SOURCE PASSAGE:
★ ★ ★ ★ ★
Western Community Centre is at the beating heart of Nawton, Kirikiriroa. Thomas Hunt is the youth worker here and has been holding space for and running youth programs with local rangatahi for over six years. Not only does he work on the ground as a youth worker, he also trains new upcoming youth workers for Praxis, the Youth Development Training organisation here in Aotearoa. As a professional who holds great respect and mana within the youth and social development sector, Lots of Little Fires is here today not only to shine a light on the beautiful mahi and the way in which Thomas serves his community, but to hear his thoughts on the current state of youth development, what challenges exist in his community and what needs to be done for things to improve going forward.
Thomas and I are sitting chatting in Thomas' office before the interview and as Murdoch comes in to see where we are going to be filming today he instantly laughs saying… ‘Omg it’s tiny in here…damn this will be interesting (tricky haha) to set up and film!”
Thomas’s office is tiny! He has his desk full of paperwork, lots of bits of gear scattered around the shelves to use for activities, a few chairs for the boys to sit on, a gaming station, a section to record vocals and a barbering set up. It is crazy how small this space is and yet how much goodness and action stems from here. It reminds me of all so common reality that where the real mahi and change is taking place, there is the most limited space and resource to really develop and grow its potential.
Thomas explains that you have to make use of what you've got with community youth work,
“This is my space of sanctuary for our young people but It's more about what we do with it. It just is what it is and we love it, it looks busy and it's good.”
Talking about some of the things they get up to here and what activities they do, Tom lists off a whole load of things that the boys like to do and just finds a way to provide those opportunities and access to them.
★ ★ ★ ★ ★
DATA LISTING:

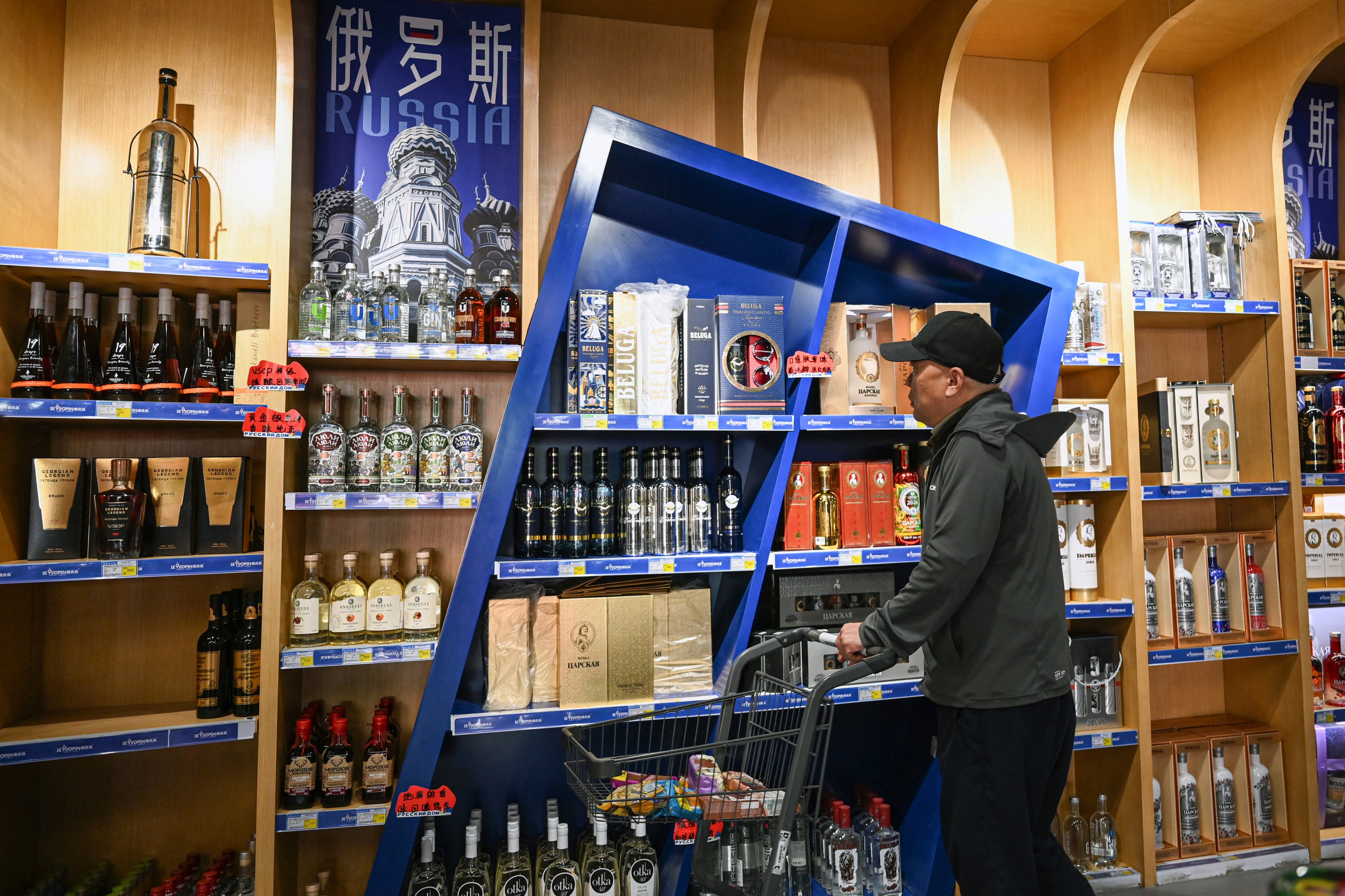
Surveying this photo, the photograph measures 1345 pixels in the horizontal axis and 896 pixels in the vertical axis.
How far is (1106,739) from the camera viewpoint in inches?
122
★ ★ ★ ★ ★
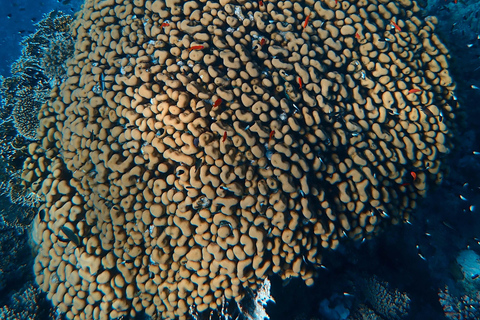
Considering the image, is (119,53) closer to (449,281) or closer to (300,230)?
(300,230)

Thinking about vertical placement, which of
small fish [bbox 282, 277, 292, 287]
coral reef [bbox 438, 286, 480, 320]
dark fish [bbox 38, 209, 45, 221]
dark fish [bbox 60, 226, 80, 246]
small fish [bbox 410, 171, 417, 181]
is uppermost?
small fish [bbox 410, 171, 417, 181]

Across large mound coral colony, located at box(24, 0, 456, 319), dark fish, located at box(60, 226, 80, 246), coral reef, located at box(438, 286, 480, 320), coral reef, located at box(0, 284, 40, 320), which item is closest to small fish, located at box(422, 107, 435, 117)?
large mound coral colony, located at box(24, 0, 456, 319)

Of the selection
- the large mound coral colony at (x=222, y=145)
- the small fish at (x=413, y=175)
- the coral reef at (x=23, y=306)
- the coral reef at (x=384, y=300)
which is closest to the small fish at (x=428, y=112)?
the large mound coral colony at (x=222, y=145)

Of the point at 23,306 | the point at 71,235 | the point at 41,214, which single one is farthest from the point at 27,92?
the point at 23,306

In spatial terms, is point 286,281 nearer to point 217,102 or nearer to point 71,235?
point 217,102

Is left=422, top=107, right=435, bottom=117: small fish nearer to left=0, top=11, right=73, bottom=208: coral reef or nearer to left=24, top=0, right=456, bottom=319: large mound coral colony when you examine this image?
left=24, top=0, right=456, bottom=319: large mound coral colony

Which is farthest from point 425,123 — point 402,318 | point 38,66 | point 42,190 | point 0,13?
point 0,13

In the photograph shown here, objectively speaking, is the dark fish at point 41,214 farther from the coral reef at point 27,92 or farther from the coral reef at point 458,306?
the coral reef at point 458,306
★ ★ ★ ★ ★
WORK TO COMPLETE:
[a] In the profile of the Nawton youth worker, why does Murdoch expect setting up and filming in Thomas's office to be tricky? Answer in one to three sentences.
[b] Answer these from the profile of the Nawton youth worker, one line each:
(i) For how long has Thomas been running youth programs with local rangatahi?
(ii) For which organisation does he train new youth workers?
(iii) What does Thomas call his office when speaking of the young people?
[c] Write the next paragraph of the profile of the Nawton youth worker, picking up right after its final sentence.

ANSWERS FOR THIS EXERCISE:
[a] Murdoch expects it to be tricky because Thomas's office is tiny. On walking in, he laughs and remarks how small it is, then says it will be interesting to set up and film there.

[b]
(i) For over six years.
(ii) Praxis, the Youth Development Training organisation in Aotearoa.
(iii) His space of sanctuary for the young people.

[c]
We've got heaps of snorkel gear and stuff like that. Some of our boys are into kickboxing as well, so we've got a whole heap of gear for that in here as well… gloves, we've got wraps, we've got kick pads, tiger pads. We also have barbering as well. I cut hair for them, just trying to keep them looking fresh. Barber shops like charging a certain amount for kids that don't really have that much or aren't that fortunate to be able to go and get a haircut every week. I mean there might be times where they can save up for a haircut, but they can come here for a free one and they’ll get a free haircut anytime. Majority of the time most young people would look scruffy but wait for the time and urge for the time that they can go and get a fresh haircut. And I do think that's part of image and how it makes them feel on a day-to-day basis. But yeah we've got barbering, we've got a studio as well where we try and get them in here, write some lyrics and all the lyrics and music stuff has just always got to be based around their life story, really give them an opportunity to share their story. And it might be through music or it could be through graffiti, rapping or singing, playing the guitar… any form of art that they feel like they can share their story with is good. We just have to be the driver for it, gotta keep pushing it.”
The boys are fun, they come in and just sit around doing their thing, talking about their day, a few are gaming, basically just being boys. It's just like hanging at someone's house with a cool uncle who sets the tone with wholesome values and provides fun and positive activities and spaces for them to engage in but fully lets them be their authentic selves.
I ask Thomas to set the scene and tell us a bit about the boys who come here and what they do.
“So yeah, we have kids from different backgrounds. They might be from different kura and it's just about coming here, finding common ground. Good friendships are made here, good friendships are leaving here and it's about seeing each other outside of this building and being able to say ‘chur’, ‘what's up’ to each other. So everyone's got different backgrounds, different stories. It's about blending them together here and building positive experiences.”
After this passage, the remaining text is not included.